Mais ces considérations sur le bon usage des profits ne doivent pas faire oublier l’essentiel : le profit n’est pas le fruit d’une exploitation ; il n’est pas illégitime en soi. Il est vrai que pour certains économistes, comme Ricardo, la justification des profits est bien faible : l’entrepreneur n’est vu que comme un capitaliste, qui se contente d’apporter des capitaux et d’en assumer les risques. Le profit n’est alors qu’une sorte de taux d’intérêt augmenté d’une prime de risque. Il suffira à Marx d’ajouter que le capital n’est que du travail coagulé, puisque pour lui tout repose sur la valeur travail, et l’entrepreneur capitaliste n’est alors plus qu’un exploiteur, qui s’approprie injustement la plus value créée par les salariés.
La vraie justification du profit, se trouve dans « l’art d’entreprendre » (entrepreneurship). L’entrepreneur est celui qui a innové (Schumpeter), organisé la production (Say) mais surtout choisi les marchés et les produits, répondant ainsi aux besoins de la communauté. Pour Kirzner, il est bien un créateur, celui qui a perçu quelque chose (par exemple à partir des prix) que d’autres n’avaient pas vue. Sans lui le produit n’aurait pas existé. Le profit est la juste contrepartie de sa création : l’entrepreneur ne fait que garder ce qu’il a trouvé. Le profit n’est pas le fruit de l’exploitation ou du risque ; il rémunère un véritable service.

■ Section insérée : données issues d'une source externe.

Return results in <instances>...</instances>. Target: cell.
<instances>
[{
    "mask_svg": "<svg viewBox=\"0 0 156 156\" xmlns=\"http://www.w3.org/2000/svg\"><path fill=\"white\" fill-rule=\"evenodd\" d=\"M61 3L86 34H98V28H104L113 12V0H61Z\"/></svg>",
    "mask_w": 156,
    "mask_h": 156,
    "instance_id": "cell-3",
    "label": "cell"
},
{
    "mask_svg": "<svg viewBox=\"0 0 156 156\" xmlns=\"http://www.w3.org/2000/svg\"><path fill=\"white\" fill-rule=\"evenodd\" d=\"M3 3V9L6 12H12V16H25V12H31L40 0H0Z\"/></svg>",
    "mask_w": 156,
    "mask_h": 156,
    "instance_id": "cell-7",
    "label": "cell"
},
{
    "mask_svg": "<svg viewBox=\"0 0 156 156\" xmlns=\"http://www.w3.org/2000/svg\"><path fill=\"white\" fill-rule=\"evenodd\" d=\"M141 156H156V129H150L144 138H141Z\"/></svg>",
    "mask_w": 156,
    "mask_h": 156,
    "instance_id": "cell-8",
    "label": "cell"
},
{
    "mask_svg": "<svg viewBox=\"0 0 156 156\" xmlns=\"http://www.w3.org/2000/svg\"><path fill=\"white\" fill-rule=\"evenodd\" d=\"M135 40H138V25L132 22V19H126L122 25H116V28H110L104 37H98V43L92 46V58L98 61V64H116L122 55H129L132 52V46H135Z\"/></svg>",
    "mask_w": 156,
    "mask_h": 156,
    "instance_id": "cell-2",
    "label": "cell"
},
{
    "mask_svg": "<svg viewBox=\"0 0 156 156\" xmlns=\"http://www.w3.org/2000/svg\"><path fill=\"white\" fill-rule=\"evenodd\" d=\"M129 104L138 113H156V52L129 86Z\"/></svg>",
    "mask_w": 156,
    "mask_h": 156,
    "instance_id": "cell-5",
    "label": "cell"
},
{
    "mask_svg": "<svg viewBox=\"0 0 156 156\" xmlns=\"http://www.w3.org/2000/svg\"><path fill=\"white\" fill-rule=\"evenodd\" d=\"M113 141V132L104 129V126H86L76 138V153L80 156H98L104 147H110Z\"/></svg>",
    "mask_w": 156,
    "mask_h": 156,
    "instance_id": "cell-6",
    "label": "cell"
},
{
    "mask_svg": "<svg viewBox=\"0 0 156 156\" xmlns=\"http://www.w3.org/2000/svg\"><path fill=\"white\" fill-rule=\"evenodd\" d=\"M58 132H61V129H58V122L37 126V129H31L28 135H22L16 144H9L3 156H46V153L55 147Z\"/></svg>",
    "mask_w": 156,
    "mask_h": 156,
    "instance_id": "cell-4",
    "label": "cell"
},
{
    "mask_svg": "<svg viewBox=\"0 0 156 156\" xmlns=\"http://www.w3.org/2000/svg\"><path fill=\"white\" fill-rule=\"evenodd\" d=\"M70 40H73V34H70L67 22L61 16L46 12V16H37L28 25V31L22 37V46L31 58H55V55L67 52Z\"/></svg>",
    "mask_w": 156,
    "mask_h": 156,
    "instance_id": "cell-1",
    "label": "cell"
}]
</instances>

Les profits sont trop faibles
Dans cette optique, attaquer les « superprofits » n’a aucun sens. C’est le client qui, en acceptant de payer un certain prix, montre la valeur qu’il attache au service rendu, y compris par l’entrepreneur. La critique des profits élevés n’a de sens que s’ils ont été obtenus, dans un système étatisé, à l’aide de privilèges, de monopoles artificiels, de professions fermées, de subventions étatiques. Mais s’ils ont été obtenus à partir de choix libres, sur un marché concurrentiel, ils deviennent justifiés sur le plan économique comme sur le plan moral.
La confiscation des profits par l’État rend plus difficile l’expansion des entreprises. De plus, l’État s’accapare une grande partie de l’épargne qui va manquer pour l’investissement privé. Dans ces conditions, l’autofinancement devient vital, et s’il faut avoir une inquiétude, elle n’est pas dans l’existence de profits élevés, mais de profits trop faibles. Après la crise dont elles sont à peine sorties, les entreprises subissent une hausse des coûts de production, sur le plan salarial, des matières premières et de l’énergie. Le marché français est léthargique avec une croissance faible, et la seule issue est dans les débouchés et les extensions à l’étranger. Il serait donc hautement souhaitable que la hausse des profits s’accélère, ce qui ne peut se faire sans une baisse du dirigisme économique.